[ODE] Framerate problem *again*
skjold@cistron.nl
skjold at cistron.nl
Wed Feb 12 06:31:02 2003
Hi Marco
> Hi (what's your name?)!!!
My name is Mark Meijer :)
> Thank you for your useful reply! You made me find a couple of bugs :)
> I didn't delete contact joints after every dWorldStep()! :)
> This was a bug, sure, but nothing has changed anyway. :(
Well, I had given that option some thought (to do multiple dWorldSteps per dSpaceCollide), and about whether to remove those contact joints early or not. The way I figured it is as follows (warning - long story ahead):
The timestep relevant to the simulation is the rate at which interaction (collision between bodies) takes place. This time-resolution at which action-reaction is determined, has consequences for the movements of those bodies which is calculated by dWorldStep. In effect, dSpaceCollide takes a sampling of the simulated world at a regular interval, and what happens in between the samplings is mathematically solved by dWorldStep.
So, let's say we have a time-resolution of 100 steps per simulated second (meaning dSpaceCollide samples the world at an interval of 10 milliseconds). Normally, you would call dWorldStep once right after calling dSpaceCollide, to solve that 10ms timespan in between collision testing. Finally you delete all the contact joints, and loop back to dSpaceCollide at the start of a new 10ms timespan.

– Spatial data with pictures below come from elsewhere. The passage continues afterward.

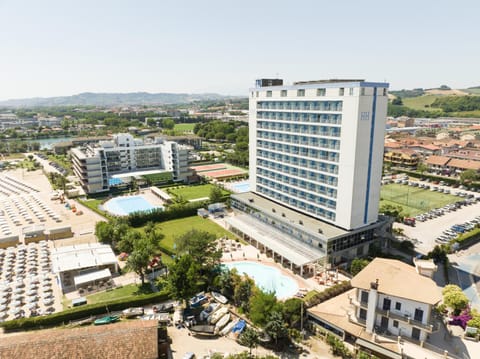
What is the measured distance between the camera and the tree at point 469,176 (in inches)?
3145

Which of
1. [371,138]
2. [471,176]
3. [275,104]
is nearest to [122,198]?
[275,104]

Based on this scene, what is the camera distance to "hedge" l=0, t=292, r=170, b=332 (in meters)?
32.4

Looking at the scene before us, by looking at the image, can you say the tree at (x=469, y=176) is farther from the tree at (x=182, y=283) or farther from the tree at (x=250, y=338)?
the tree at (x=182, y=283)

This means that those contact joints have 'existed' for 10ms in the simulated world.
The reason to do multiple dWorldSteps between dSpaceCollide is to improve accuracy of the calculated motion that results from all those forces in the simulation. It might as well have been integrated into ODE (perhaps an adaptive time-step behind the scenes, or a higher-order solver, for example), but in this case we need to do it ourselves. So let's say we call dWorldStep twice to solve that 10ms timespan, in other words we divide those 10ms into two 5-ms dWorldSteps.
Now here comes the big conclusion I made for myself (and I hope it makes sense): We are not actually increasing the time-resolution at which the world is sampled and interaction is determined (dSpaceCollide), so it seems logical that the contact joints should still 'exist' during the whole 10ms timespan. In other words, the contact joints should then *not* be deleted after the first call to dWorldStep. That would leave the second call to dWorldStep without contact joints, but we already know that ODE can take multiple steps to recover from inter-penetration constraint violations, which means it needs those contact joints during the second dWorldStep call also. I think...
At least, this was my theory :o) but I tried this and it only resulted in the rigid bodies to jerk around incoherently (it became worse the more dWorldSteps I did per timespan). So I decided not to do that anymore. Anyway, that's a long story for a small conclusion :P But I thought maybe it would shed some light on the subject. If anyone knows why my reasoning is wrong, I'd be happy to hear about it.
> The big bug is still there though.
Come to think of it: Could it be that your "frame of the missing collision" is a call to dWorldStep without a preceding call to dSpaceCollide? Just a wild thought.
> By the way I would like to ask you:
>
> - You say ODE could take more than one frame to bounce off. Ok. But
> I have to create contact joints in the NearCallback every frame the
> bouncing goes on? Or only the first one?
Yes, you create those contact joints every frame. That's because, first of all, you delete those contact joints at the end of each frame, and second of all the contact properties change every frame (which is represented by creating a new joint for it every frame). In essence, no contact info is preserved from one frame to the next, so each frame starts with a rigid-dynamics state and a clean contacts-slate... So to speak. :P
> - If I have to create joints EVERYTIME a collision is detected during
> a bouncing, what happens if I change bouncing parameters between?
If you change bouncing parameters for the same pair of colliding bodies, then they will probably not bounce very naturally, in other words it would effectively foil the simulation. What the exact resulting behaviour would be depends on how you change the parameters, I guess. I suspect ODE can handle it normally, since it views all contacts in a single frame as a new and unique set of contacts from the previous frame.
> - Is actually ONE the call to NearCallback that affect the bouncing or
> all the group of calls are important?
The callback is called for every pair of potentially colliding bodies. That means you might get a lot of calls that actually do nothing. But if any single call does actually cause a collision contact to be made, it will always involve at most two bodies. The dCollide function can generate several contacts, but they all relate to the same pair. If more than two bodies collide, then your callback is called at least twice (at most once for each pair, plus any "false alarms").
> I'm trying to log all the info again and figure out what happens
> exactly in my NearCallback that's a bit complex now.
Maybe you could post the code of your callback?